Principal Component Analysis in SAS

Many statistical procedures test specific hypotheses.  Principal Component Analysis (PCA), Factor analysis, Cluster Analysis, are examples of analyses that explore the data rather than answer a specific hypothesis.  PCA examines common components among data by fitting a correlation pattern among the variables.  Often used to reduce data from several variables to 2-3 components.

Before running a PCA, one of the first things you will need to do is to determine whether there is any relationship among the variables you want to include in a PCA.  If the variables are not related then there’s no reason to run a PCA.  The data that we will be working with is a sample dataset that contains the 1988 Olympic decathlon results for 33 athletes.  The variables are as follows:

athlete:  sequential ID number
r100m:  time it took to run 100m
longjump:  distance attained in the Long Jump event
shotput:  distance reached with ShotPut
highjump:  height reached in the High Jump event
r400m: time it took to run 400m
h110m:  time it took to run 110m of hurdles
discus:  distance reached with Discus
polevlt:  height reached in the Pole Vault event
javelin:  distance reached with the Javelin
r1500m:  time it took to run 1500m

Let’s start with a PROC CORR to review the relationships among the variables.

Proc corr data=olympic88;
Run;

By reviewing the output found here,  we can see that there are a number of significant relationships suggesting that a PCA will be a valuable method of reducing our data from 10 variables to 2 or 3 components.

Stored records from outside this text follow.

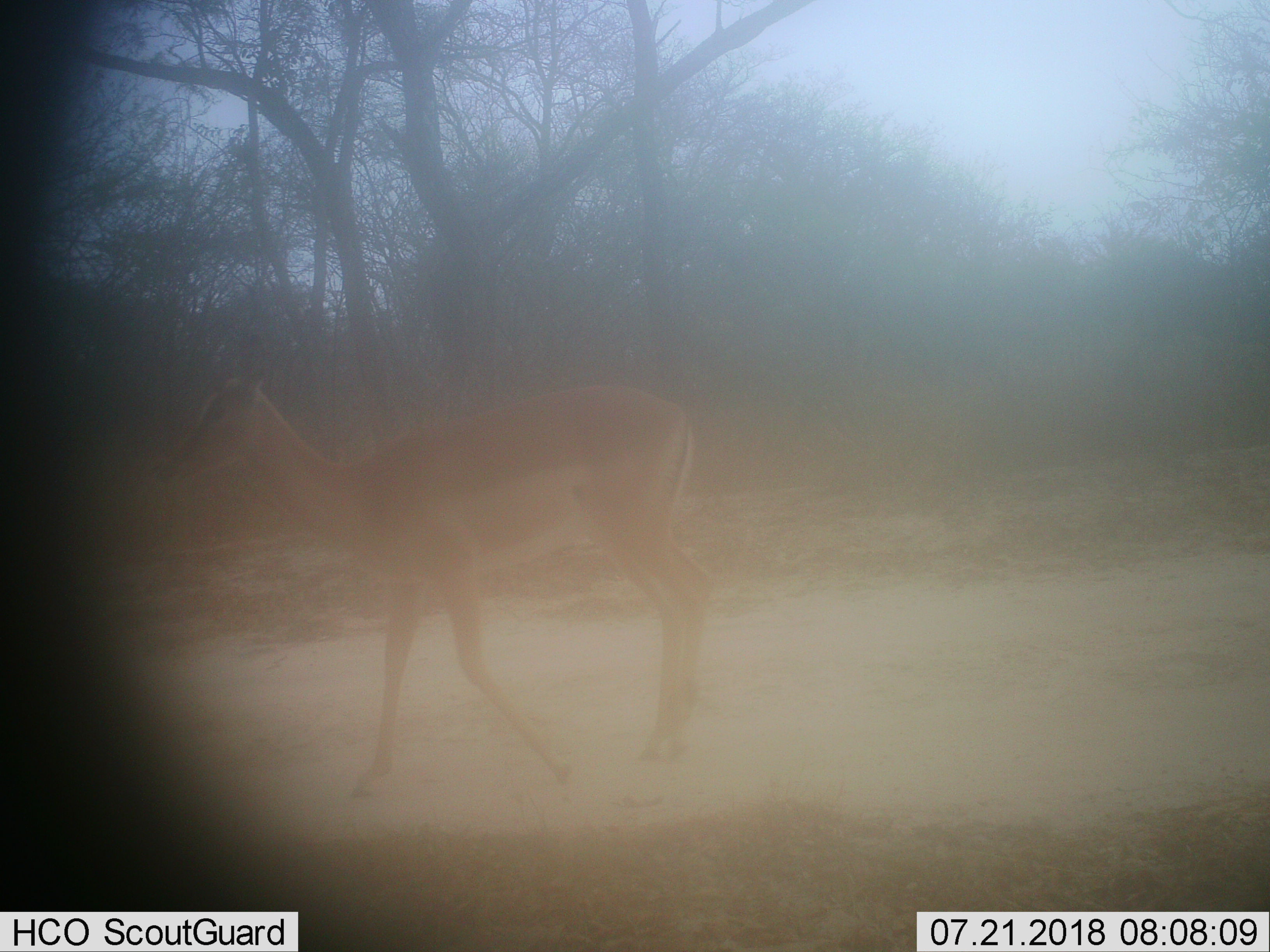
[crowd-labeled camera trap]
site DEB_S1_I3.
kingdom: Animalia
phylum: Chordata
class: Mammalia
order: Artiodactyla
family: Bovidae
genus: Aepyceros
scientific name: Aepyceros melampus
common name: impala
Impala (Aepyceros melampus), count 1. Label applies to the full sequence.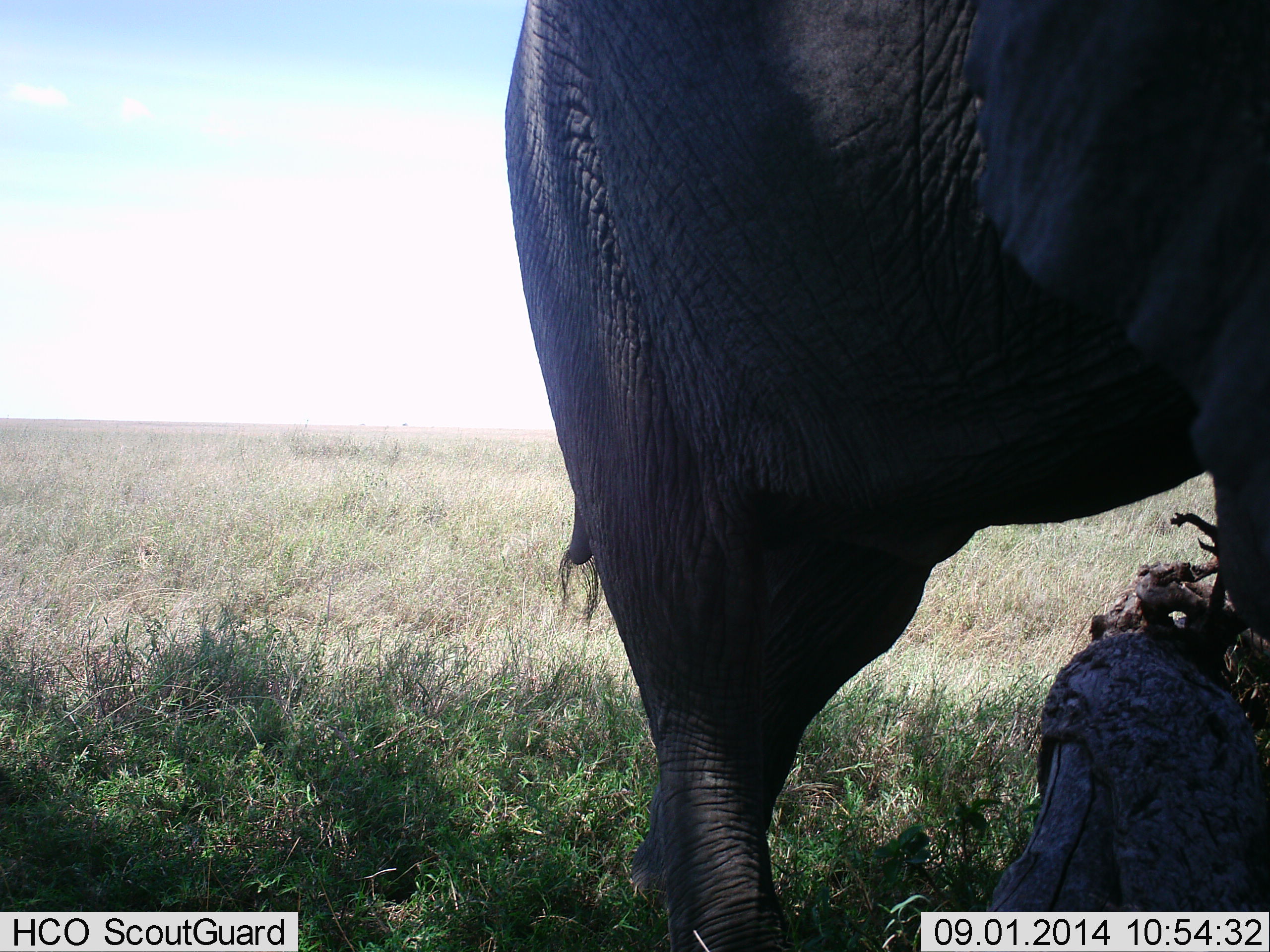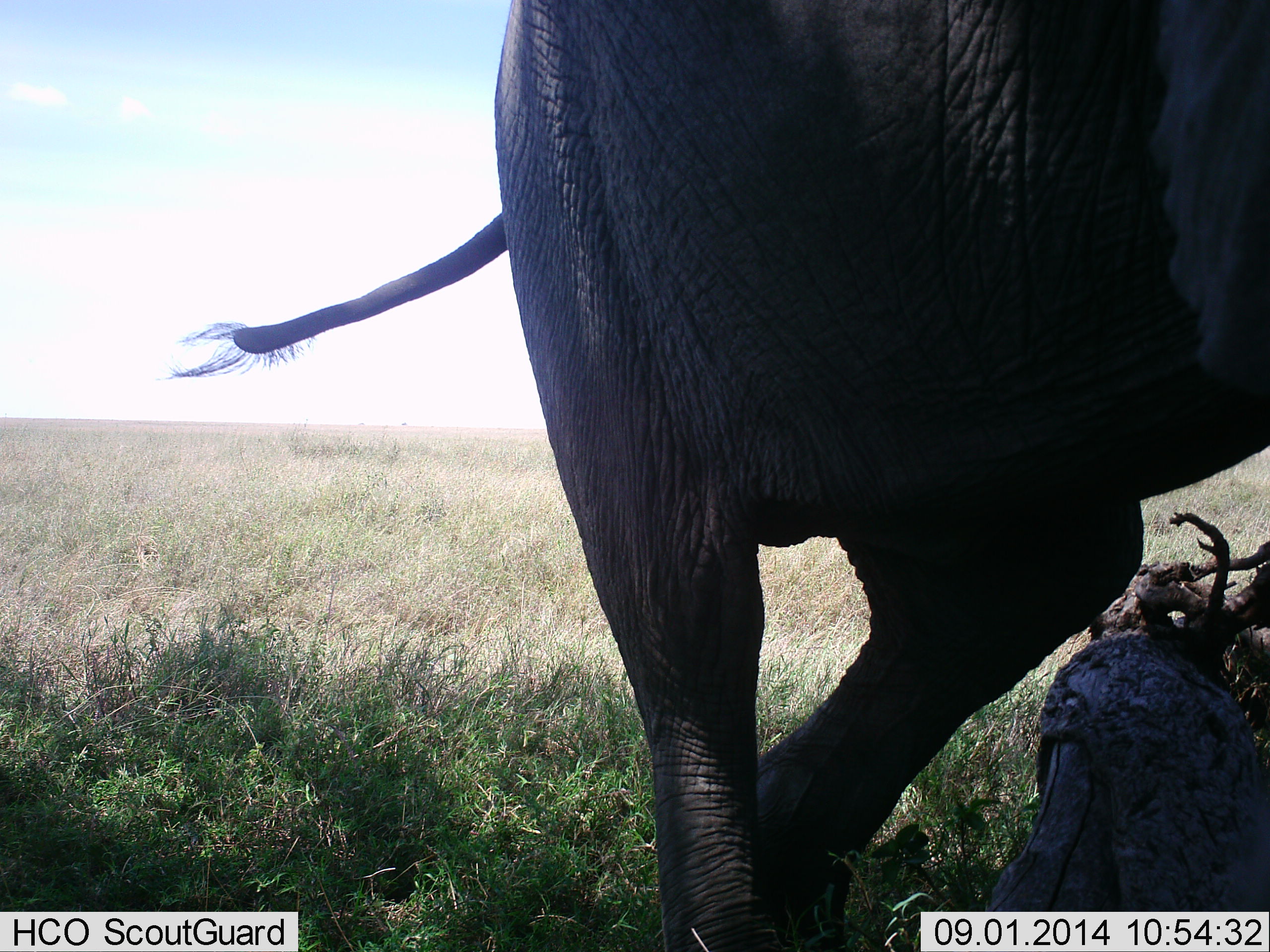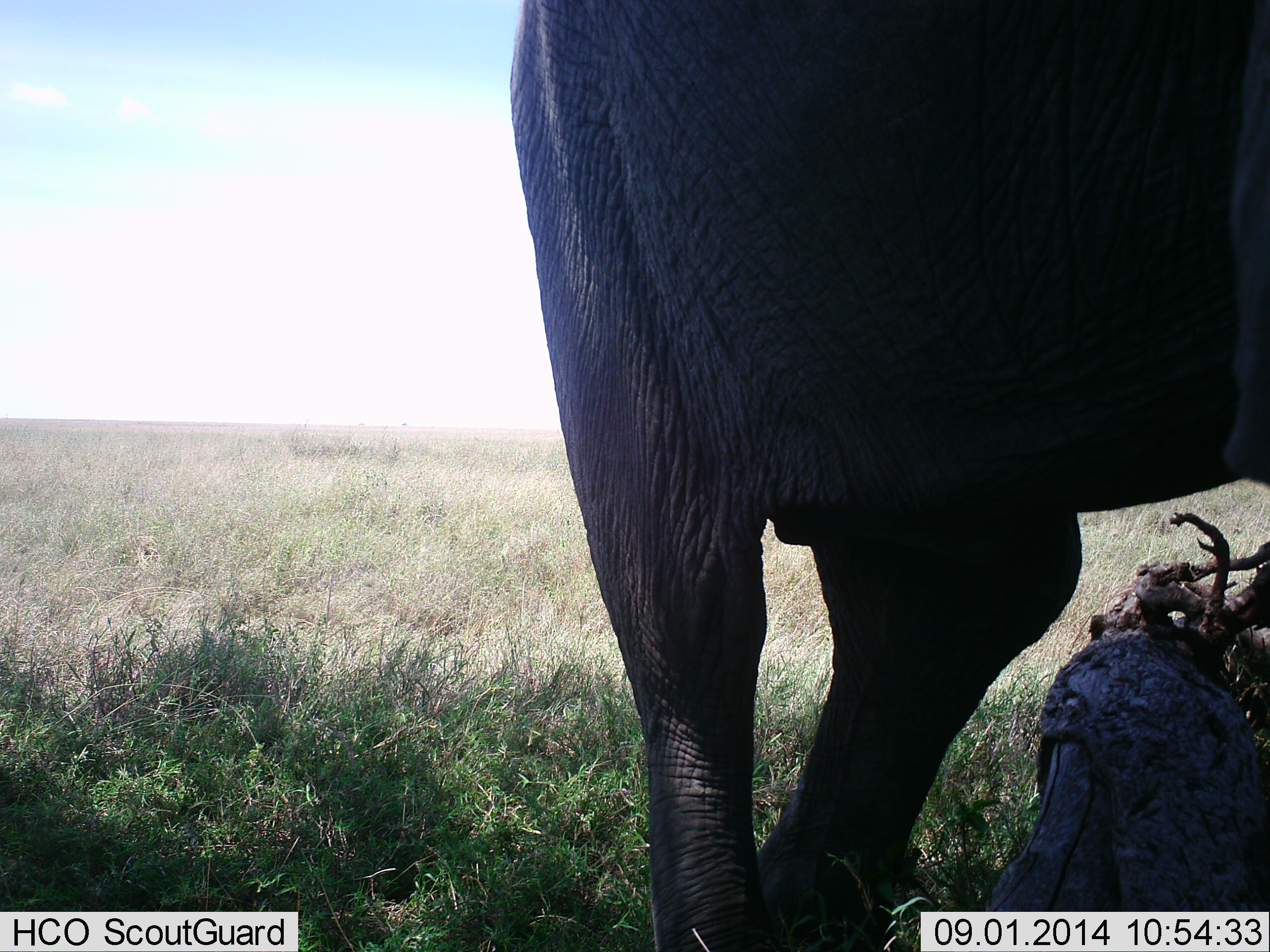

There are a few different PROCedures available in SAS to conduct a PCA.  My preferred PROC is PRINCOMP – short for principal components.  Let’s start with the basic syntax:

Proc princomp data=olympic88;
var r100m longjump shotput highjump r400m h110m discus polevlt javelin                    r1500m;
Run;

The output starts with the same correlation matrix we created using the PROC CORR.  Although you’ll notice that there are no p-values available here.  Although we see the correlations we do not know whether they are significantly different from 0 or not.  We also have the Simple Statistics available – Means and Standard Deviations.

Our next table is a table of the eigenvalues for each component.  So let’s step back and talk about what this analysis is really doing for us.

Imagine my cloud of data – throw all the data in the air – there is variation due to the different events and there is variation within each event attributed to the performance of the different athletes.  Our goal with PCA is to reduce our data from the 10 events down to 2 or 3 components that represent these 10 variables (events).  Back to my cloud of data – PCA will draw a line through all the data that explains the most variation possible with that one line – or arrow if you want to visualize this.  That will be the first component.  PCA analysis will then go back to the cloud of data and draw a second line through the data that explains the next “most” variation – 2nd component, and it will continue to do this until there is no variation left.  If you have 10 variables, you will have 10 components to explain all the variation.  Each component explains a different amount of variation.  The first will explain the most, the second lesser, and so on.  PCA will provide you with eigenvalues which are translated to an amount of variation.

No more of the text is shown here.